[Entries from a dataset]
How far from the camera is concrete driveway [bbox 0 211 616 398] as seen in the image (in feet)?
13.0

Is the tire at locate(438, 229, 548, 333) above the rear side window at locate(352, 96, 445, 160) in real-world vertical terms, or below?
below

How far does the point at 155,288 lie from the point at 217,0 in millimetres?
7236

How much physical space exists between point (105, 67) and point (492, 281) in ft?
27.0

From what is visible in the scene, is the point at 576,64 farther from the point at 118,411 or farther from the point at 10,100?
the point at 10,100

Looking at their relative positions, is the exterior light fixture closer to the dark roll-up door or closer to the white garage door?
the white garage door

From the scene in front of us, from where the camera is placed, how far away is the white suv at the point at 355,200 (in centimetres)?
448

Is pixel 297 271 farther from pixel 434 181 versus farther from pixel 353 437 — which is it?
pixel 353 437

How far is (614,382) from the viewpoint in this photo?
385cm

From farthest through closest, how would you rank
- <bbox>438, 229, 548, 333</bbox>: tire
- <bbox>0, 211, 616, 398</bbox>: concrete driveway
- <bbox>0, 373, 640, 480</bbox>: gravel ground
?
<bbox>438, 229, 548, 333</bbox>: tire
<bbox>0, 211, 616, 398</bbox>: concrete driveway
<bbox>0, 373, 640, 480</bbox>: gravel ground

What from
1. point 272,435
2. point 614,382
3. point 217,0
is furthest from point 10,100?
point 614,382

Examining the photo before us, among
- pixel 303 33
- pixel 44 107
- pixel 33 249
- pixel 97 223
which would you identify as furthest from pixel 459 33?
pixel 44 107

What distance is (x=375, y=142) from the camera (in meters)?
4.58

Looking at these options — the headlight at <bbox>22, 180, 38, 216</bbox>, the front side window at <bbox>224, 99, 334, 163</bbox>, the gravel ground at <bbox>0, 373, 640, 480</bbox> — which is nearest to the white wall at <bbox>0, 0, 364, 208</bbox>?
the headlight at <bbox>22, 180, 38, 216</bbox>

• [Task goal]: Could you give the records again with "exterior light fixture" changed to "porch lamp" and everything else left as it is?

• [Solution to the problem]:
How far from the camera is concrete driveway [bbox 0 211 616 398] as seen in the image (in feet)?
13.0

Is the tire at locate(438, 229, 548, 333) above the rear side window at locate(352, 96, 445, 160) in real-world vertical terms, or below?
below

How far does the point at 155,288 lie from the point at 217,0 in millimetres?
7236

How much physical space exists between point (105, 67) and point (492, 281) in ft?
27.0

From what is visible in the scene, is the point at 576,64 farther from the point at 118,411 or farther from the point at 10,100?
the point at 10,100

Looking at their relative positions, is the porch lamp closer to the dark roll-up door or closer to the white garage door?
the white garage door

From the scene in front of us, from where the camera is placed, how far away is the white suv at the point at 355,200 (in centimetres)?
448

Is pixel 297 271 farther from pixel 434 181 versus farther from pixel 353 437 — which is it?
pixel 353 437

How far is (614,382) from the viewpoint in this photo?
385cm

From farthest through closest, how would you rank
- <bbox>438, 229, 548, 333</bbox>: tire
- <bbox>0, 211, 616, 398</bbox>: concrete driveway
- <bbox>0, 373, 640, 480</bbox>: gravel ground
?
<bbox>438, 229, 548, 333</bbox>: tire
<bbox>0, 211, 616, 398</bbox>: concrete driveway
<bbox>0, 373, 640, 480</bbox>: gravel ground

What from
1. point 272,435
2. point 614,382
3. point 217,0
is furthest from point 10,100?
point 614,382

Examining the photo before us, among
- pixel 303 33
- pixel 44 107
- pixel 33 249
- pixel 97 223
which would you identify as furthest from pixel 459 33?
pixel 44 107

What distance is (x=375, y=142) from the camera (in meters)?
4.58

Looking at these options — the headlight at <bbox>22, 180, 38, 216</bbox>, the front side window at <bbox>224, 99, 334, 163</bbox>, the gravel ground at <bbox>0, 373, 640, 480</bbox> — which is nearest to the white wall at <bbox>0, 0, 364, 208</bbox>?
the headlight at <bbox>22, 180, 38, 216</bbox>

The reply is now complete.